As boas práticas no transporte de pacientes em estado crítico definem a criação de uma política institucional de transporte, a organização de equipes multiprofissionais devidamente formadas e com treinamento regular nesta área, assim como a implementação de programas de acompanhamento e auditoria.14-16 No entanto, esse transporte ainda é realizado por equipes inexperientes/pouco experientes, que não conhecem o paciente ou o equipamento e em meios de transporte pouco adequados e/ou para ambientes de cuidados que não têm as condições para o diagnóstico ou tratamento.15,16

Diante disso, a segurança do paciente gera preocupação e tem impacto na saúde pública. Devido à relevância do tema, estabeleceu-se como objetivo desta revisão analisar como intervenções da equipe multiprofissional promovem a segurança no transporte de pacientes em estado crítico. Para isso, foi realizada uma pesquisa preliminar na base de dados Joanna Briggs Institute, não tendo sido encontrados registros sobre essa temática, nem publicados nem em andamento.

MÉTODO

Desenvolveu-se uma revisão sistemática de métodos mistos seguindo uma abordagem integrada convergente, de acordo com o Joanna Briggs Institute. Tal procedimento foi realizado com o intuito de integrar evidências quantitativas, qualitativas e mistas, numa compreensão mais holística sobre esse fenômeno, norteando a prática de cuidados.17 Esse método foi totalmente realizado por dois investigadores independentes, incluindo sete etapas: 1) Delimitação da questão norteadora; 2) Definição de critérios de inclusão e exclusão; 3) Realização da estratégia de busca; 4) Identificação de estudos potencialmente relevantes pela avaliação do título e do resumo; 5) Seleção de estudos após leitura do texto integral; 6) Avaliação da qualidade metodológica; e 7) Síntese dos dados.17

A questão norteadora foi realizada por meio da estratégia Population, Phenomenon of interest, and Context (PICo) recomendada para esta revisão.17 Foram definidos: P – pacientes adultos em estado crítico, I – segurança no transporte, e C – todos os contextos geográficos, visto que se pretendeu mapear toda a dimensão e amplitude da evidência existente.

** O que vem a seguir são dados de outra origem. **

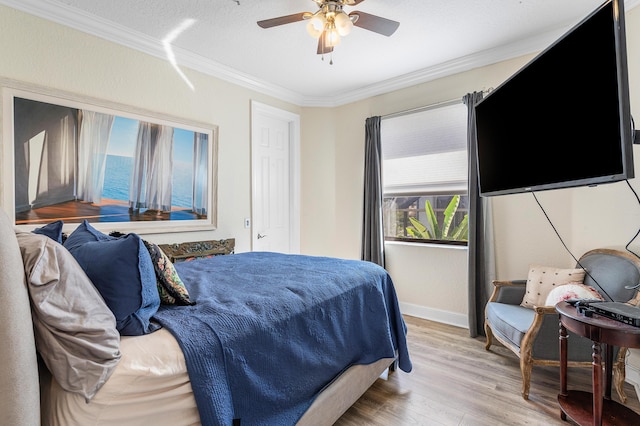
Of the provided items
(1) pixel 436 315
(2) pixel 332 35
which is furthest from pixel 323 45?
(1) pixel 436 315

Diante disso, estabeleceu-se a seguinte questão norteadora: “Como intervenções da equipe multiprofissional promovem a segurança no transporte de pacientes em estado crítico?”.

Foram incluídos: estudos nacionais e internacionais provenientes de estudos primários de abordagens qualitativas, quantitativas e de métodos mistos, nos idiomas inglês e português e no espaço temporal de 2012 a 2021. Foram excluídos: estudos cuja temática do título, resumo e texto integral não tivesse relação com a questão da revisão; estudos cuja percentagem da qualidade metodológica foi inferior a 80%; e estudos nos ambientes de cuidados de neonatologia ou pediatria.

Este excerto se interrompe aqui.